Ze śledztwa wynika, że pod koniec lutego 2025 r. 43-letni mężczyzna, który dobrowolnie opuścił jednostkę, w której służył w wojsku, wrzucił granat do budynku TCC. Zaznaczono, że żołnierz był pijany.
„Mężczyzna, negatywnie odbierając działalność terytorialnych ośrodków rekrutacji i wsparcia społecznego, będąc w stanie upojenia alkoholowego, rzucił granat ręczny F-1 na teren jednego z TCC i SP rejonu wozniesieńskiego.
W wyniku eksplozji uszkodzone zostały dwa samochody służbowe TCC, co uniemożliwiło ich dalszą eksploatację.– poinformowała służba prasowa sądu.

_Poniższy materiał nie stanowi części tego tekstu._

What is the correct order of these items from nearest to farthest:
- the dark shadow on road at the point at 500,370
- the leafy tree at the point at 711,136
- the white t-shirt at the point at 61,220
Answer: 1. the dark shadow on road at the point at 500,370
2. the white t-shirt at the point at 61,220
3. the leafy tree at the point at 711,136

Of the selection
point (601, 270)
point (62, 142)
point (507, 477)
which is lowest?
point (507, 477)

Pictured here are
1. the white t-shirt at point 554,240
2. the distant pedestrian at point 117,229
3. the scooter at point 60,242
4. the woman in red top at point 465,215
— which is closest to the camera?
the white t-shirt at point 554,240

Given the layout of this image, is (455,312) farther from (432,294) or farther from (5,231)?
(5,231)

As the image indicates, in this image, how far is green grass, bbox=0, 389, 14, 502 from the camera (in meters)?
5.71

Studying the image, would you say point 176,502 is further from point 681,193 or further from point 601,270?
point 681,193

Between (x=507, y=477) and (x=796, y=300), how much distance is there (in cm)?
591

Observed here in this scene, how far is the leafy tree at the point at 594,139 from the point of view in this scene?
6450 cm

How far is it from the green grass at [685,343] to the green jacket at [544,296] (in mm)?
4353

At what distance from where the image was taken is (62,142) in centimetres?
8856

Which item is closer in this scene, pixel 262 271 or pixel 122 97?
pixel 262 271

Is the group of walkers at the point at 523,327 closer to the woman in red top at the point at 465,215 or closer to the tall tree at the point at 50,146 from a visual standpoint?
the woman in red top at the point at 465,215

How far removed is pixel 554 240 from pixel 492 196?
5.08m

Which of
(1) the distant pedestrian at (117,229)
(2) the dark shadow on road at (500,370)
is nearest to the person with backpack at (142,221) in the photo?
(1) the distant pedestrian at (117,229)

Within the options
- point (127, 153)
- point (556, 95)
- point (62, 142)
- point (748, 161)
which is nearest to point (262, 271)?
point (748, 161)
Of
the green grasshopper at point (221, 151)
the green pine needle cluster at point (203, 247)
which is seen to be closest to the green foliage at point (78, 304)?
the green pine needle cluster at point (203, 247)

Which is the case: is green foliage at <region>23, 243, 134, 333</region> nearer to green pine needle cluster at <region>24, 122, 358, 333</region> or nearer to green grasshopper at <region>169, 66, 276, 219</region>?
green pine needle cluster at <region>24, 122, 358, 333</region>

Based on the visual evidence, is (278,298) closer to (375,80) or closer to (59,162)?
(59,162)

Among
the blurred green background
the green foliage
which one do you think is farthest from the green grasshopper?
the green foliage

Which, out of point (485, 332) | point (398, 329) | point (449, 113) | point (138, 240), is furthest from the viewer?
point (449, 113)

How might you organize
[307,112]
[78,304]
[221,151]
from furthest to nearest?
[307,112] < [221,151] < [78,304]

Zaznaczono, że na rozprawie sądowej żołnierz wyjaśnił, że rzucił granat po kłótni z żoną. Przyznał się, że był pijany, a w plecaku „znalazł granat wśród swoich rzeczy”.
Mężczyźnie doręczono zawiadomienie o podejrzeniu popełnienia przestępstwa na podstawie części 1 art. 114-1 Kodeksu karnego Ukrainy (utrudnianie zgodnej z prawem działalności Sił Zbrojnych Ukrainy i innych formacji wojskowych). Grozi mu do ośmiu lat więzienia. Żołnierz został zatrzymany bez ustalenia wysokości kaucji.